Steven Ellis, PhD
Associate Professor of Clinical Neurobiology in Psychiatry
Steven P. Ellis, Ph.D. is Associate Prof. of Clinical Neurobiology (in Psychiatry). He is Director, Statistics and Computing Core, Conte Center: Neurobiological and Developmental Antecedents to Suicidal Behavior: The Neurobiology of Suicidal Behavior (CCNDASB). He is also PI on Project 8 of the CCNDASB, "Statistical methods in suicide research." He graduated cum laude, with Honors with Exceptional Distinction in Mathematics, and with a masters degree in mathematics awarded simultaneously with the bachelor's degree after four years at Yale. He also was awarded the DeForest Mathematical Prize at Yale. He was awarded an NSF Graduate Fellowship in mathematics.
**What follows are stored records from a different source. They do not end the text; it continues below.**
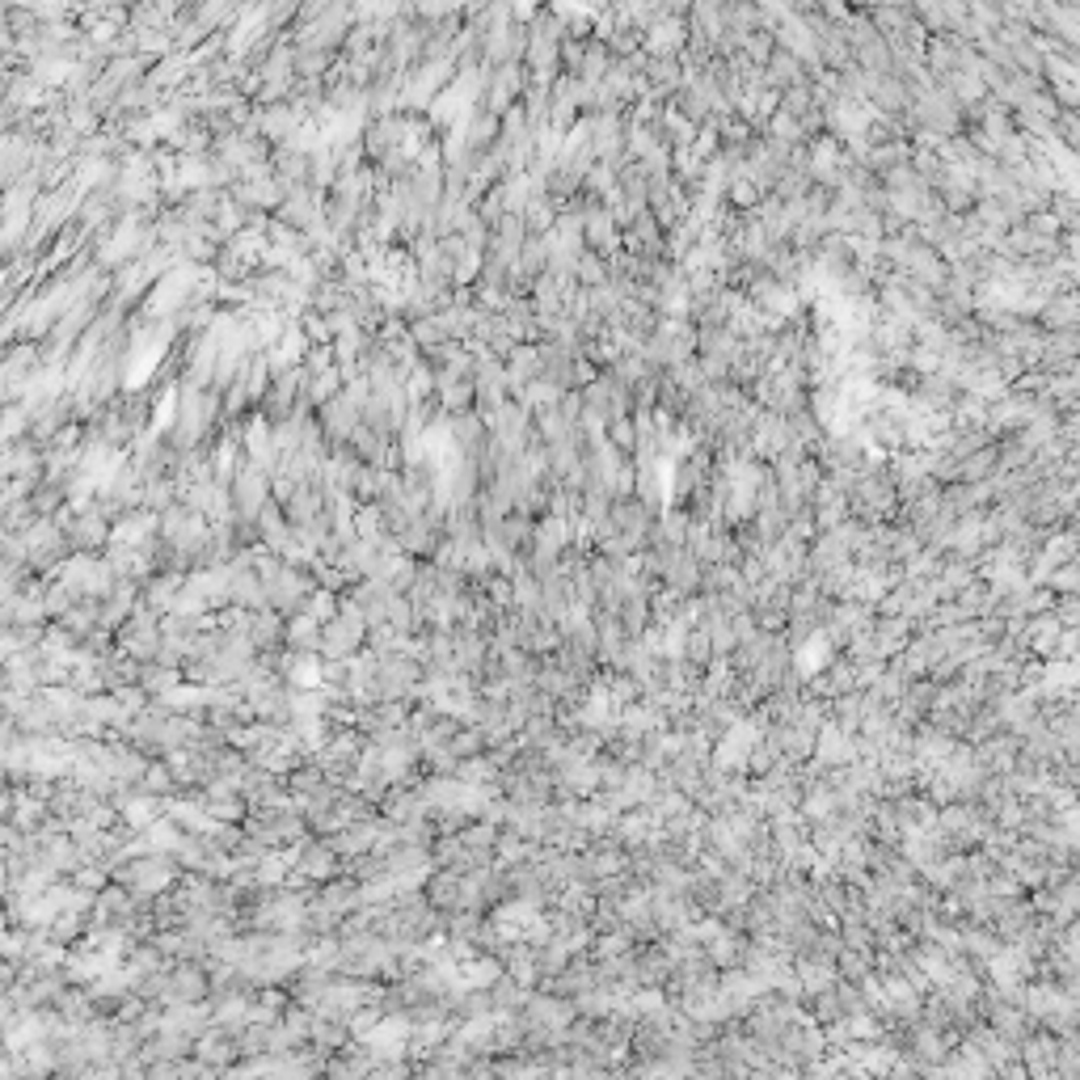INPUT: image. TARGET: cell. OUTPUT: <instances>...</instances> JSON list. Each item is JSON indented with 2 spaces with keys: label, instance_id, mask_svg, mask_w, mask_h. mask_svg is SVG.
Here are the masks:
<instances>
[{
  "label": "cell",
  "instance_id": "cell-5",
  "mask_svg": "<svg viewBox=\"0 0 1080 1080\" xmlns=\"http://www.w3.org/2000/svg\"><path fill=\"white\" fill-rule=\"evenodd\" d=\"M4 984H9V971H0V992H4Z\"/></svg>",
  "mask_w": 1080,
  "mask_h": 1080
},
{
  "label": "cell",
  "instance_id": "cell-4",
  "mask_svg": "<svg viewBox=\"0 0 1080 1080\" xmlns=\"http://www.w3.org/2000/svg\"><path fill=\"white\" fill-rule=\"evenodd\" d=\"M300 869L304 874H329V853H309V857H300Z\"/></svg>",
  "mask_w": 1080,
  "mask_h": 1080
},
{
  "label": "cell",
  "instance_id": "cell-2",
  "mask_svg": "<svg viewBox=\"0 0 1080 1080\" xmlns=\"http://www.w3.org/2000/svg\"><path fill=\"white\" fill-rule=\"evenodd\" d=\"M131 883H135V890H160L165 883H169V865H165L160 857L140 861V865L131 869Z\"/></svg>",
  "mask_w": 1080,
  "mask_h": 1080
},
{
  "label": "cell",
  "instance_id": "cell-3",
  "mask_svg": "<svg viewBox=\"0 0 1080 1080\" xmlns=\"http://www.w3.org/2000/svg\"><path fill=\"white\" fill-rule=\"evenodd\" d=\"M849 752H853V747H849V739H844V734H840V731H824V747H819V756H824V760L840 764V760H849Z\"/></svg>",
  "mask_w": 1080,
  "mask_h": 1080
},
{
  "label": "cell",
  "instance_id": "cell-1",
  "mask_svg": "<svg viewBox=\"0 0 1080 1080\" xmlns=\"http://www.w3.org/2000/svg\"><path fill=\"white\" fill-rule=\"evenodd\" d=\"M194 1051H199V1059L203 1064H212V1068H224V1064H232L241 1051H237V1039H228V1034H199L194 1039Z\"/></svg>",
  "mask_w": 1080,
  "mask_h": 1080
}]
</instances>
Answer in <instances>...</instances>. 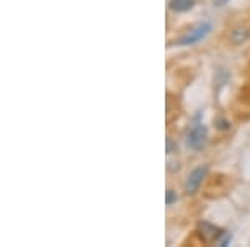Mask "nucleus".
Masks as SVG:
<instances>
[{"mask_svg":"<svg viewBox=\"0 0 250 247\" xmlns=\"http://www.w3.org/2000/svg\"><path fill=\"white\" fill-rule=\"evenodd\" d=\"M210 32H212V23L210 22H202L197 27H193L190 32H187L182 39L177 40V45H182V47L195 45V44H199L200 40H204L205 37H207Z\"/></svg>","mask_w":250,"mask_h":247,"instance_id":"1","label":"nucleus"},{"mask_svg":"<svg viewBox=\"0 0 250 247\" xmlns=\"http://www.w3.org/2000/svg\"><path fill=\"white\" fill-rule=\"evenodd\" d=\"M215 125H217L219 129H222V131H225V129L230 127V124H229L227 120H224V119H217V120H215Z\"/></svg>","mask_w":250,"mask_h":247,"instance_id":"8","label":"nucleus"},{"mask_svg":"<svg viewBox=\"0 0 250 247\" xmlns=\"http://www.w3.org/2000/svg\"><path fill=\"white\" fill-rule=\"evenodd\" d=\"M207 172H208L207 165H199V167H195L190 174H188L187 180H185V184H184V190L187 196H192V194H195L197 190L200 189V185H202Z\"/></svg>","mask_w":250,"mask_h":247,"instance_id":"2","label":"nucleus"},{"mask_svg":"<svg viewBox=\"0 0 250 247\" xmlns=\"http://www.w3.org/2000/svg\"><path fill=\"white\" fill-rule=\"evenodd\" d=\"M193 0H170L168 2V7L173 12H188L193 7Z\"/></svg>","mask_w":250,"mask_h":247,"instance_id":"5","label":"nucleus"},{"mask_svg":"<svg viewBox=\"0 0 250 247\" xmlns=\"http://www.w3.org/2000/svg\"><path fill=\"white\" fill-rule=\"evenodd\" d=\"M250 37V32L247 29H237L232 32V42L235 44V45H240V44H244L245 40Z\"/></svg>","mask_w":250,"mask_h":247,"instance_id":"6","label":"nucleus"},{"mask_svg":"<svg viewBox=\"0 0 250 247\" xmlns=\"http://www.w3.org/2000/svg\"><path fill=\"white\" fill-rule=\"evenodd\" d=\"M199 236L204 239L205 242H212V241H219L220 236H224V230L219 229L217 225L210 224V222H200L199 227H197Z\"/></svg>","mask_w":250,"mask_h":247,"instance_id":"4","label":"nucleus"},{"mask_svg":"<svg viewBox=\"0 0 250 247\" xmlns=\"http://www.w3.org/2000/svg\"><path fill=\"white\" fill-rule=\"evenodd\" d=\"M207 127L204 124H197L187 135V147L192 149V151H200L205 145V142H207Z\"/></svg>","mask_w":250,"mask_h":247,"instance_id":"3","label":"nucleus"},{"mask_svg":"<svg viewBox=\"0 0 250 247\" xmlns=\"http://www.w3.org/2000/svg\"><path fill=\"white\" fill-rule=\"evenodd\" d=\"M173 202H177V192L172 189H168L167 192H165V204L167 205H172Z\"/></svg>","mask_w":250,"mask_h":247,"instance_id":"7","label":"nucleus"},{"mask_svg":"<svg viewBox=\"0 0 250 247\" xmlns=\"http://www.w3.org/2000/svg\"><path fill=\"white\" fill-rule=\"evenodd\" d=\"M173 149H177V145L173 144V140H172V139H167V154H172V152H173Z\"/></svg>","mask_w":250,"mask_h":247,"instance_id":"9","label":"nucleus"}]
</instances>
Dr. Ellis was PI on the grant "Statistical Analysis of Neurochemical Maps" (R21 MH60995, NIMH). Dr. Ellis's interests include multivariate analysis and statistical computing.
Dr. Ellis is interested in statistical prediction of suicide attempts, statistical computing, and instability of multivariate statistical methods.
Currently, Dr. Ellis is developing new statistical measures of high-order statistical dependence. When there are many variables this is a very challenging problems. However, a method called "concurrence topology" developed by Ellis is often successful in detecting interesting forms of high-order dependence. A paper by Arno Klein and Ellis applying this method to resting state fMRI data has recently been accepted for publication.
In a different direction, Ellis has discovered that for many multivariate statistical methods there are many data sets at which the method fails catastrophically. This had already been known to a limited extent, i.e., failure due to outliers or, in particular cases, due to ill conditioning of certain matrices. But Ellis has shown the extent of this problem is far greater than previously suspected. He is investigating the breadth and depth of the problem.